Like many studios set up by ex-triple-A developers, Reikon was founded so that a group of game makers to exercise their creative muscles after years of working on other people’s IP.
Initially just a small team of four, Reikon (that's ray-con) was launched by former employees of Witcher firm CD Projekt RED and Techland, best known for Dying Light and Dead Island.
Despite these companies being titans of Polish game development, something was missing.
“It was always someone else's ideas and we didn't have the freedom to do what we wanted; there was always someone else who knew how it was done,” narrative designer Magdalena Tomkowicz says.
“We didn't have the comfort of doing our own thing. We are passionate about other things – no more zombies, no more fantasy. So we just reached a point where there was nothing more to do. We wanted to do something that would really drive and interest us. I've always been interested in how humanity develops with technology. My father was a computer engineer, so I grew up with computers and all these weird ideas in the '80s. The guys were looking for a challenge in terms of gameplay and coding and so on. We came together and started working on it.”
The cyberpunk ‘Hotline Miami meets Akira’ Ruiner was not the first project that Reikon tried its hand at.

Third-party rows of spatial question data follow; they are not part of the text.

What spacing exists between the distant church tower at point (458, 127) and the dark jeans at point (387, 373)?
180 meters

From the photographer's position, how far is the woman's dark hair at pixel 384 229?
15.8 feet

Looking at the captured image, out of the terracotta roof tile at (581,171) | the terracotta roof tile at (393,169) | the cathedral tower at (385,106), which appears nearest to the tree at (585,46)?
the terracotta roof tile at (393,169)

Before landing on what would become Ruiner, the developers had ideas for an adventure title as well as a platformer project.
“The seed idea for Ruiner was something of a tower hack, like Die Hard, where the player had to outsmart the guards and so on," Tomkowicz says.
"There's a bit of that still there, but then we played Hotline Miami and loved the sense of the party and the mood that just drags you in where you're in a constant rhythm.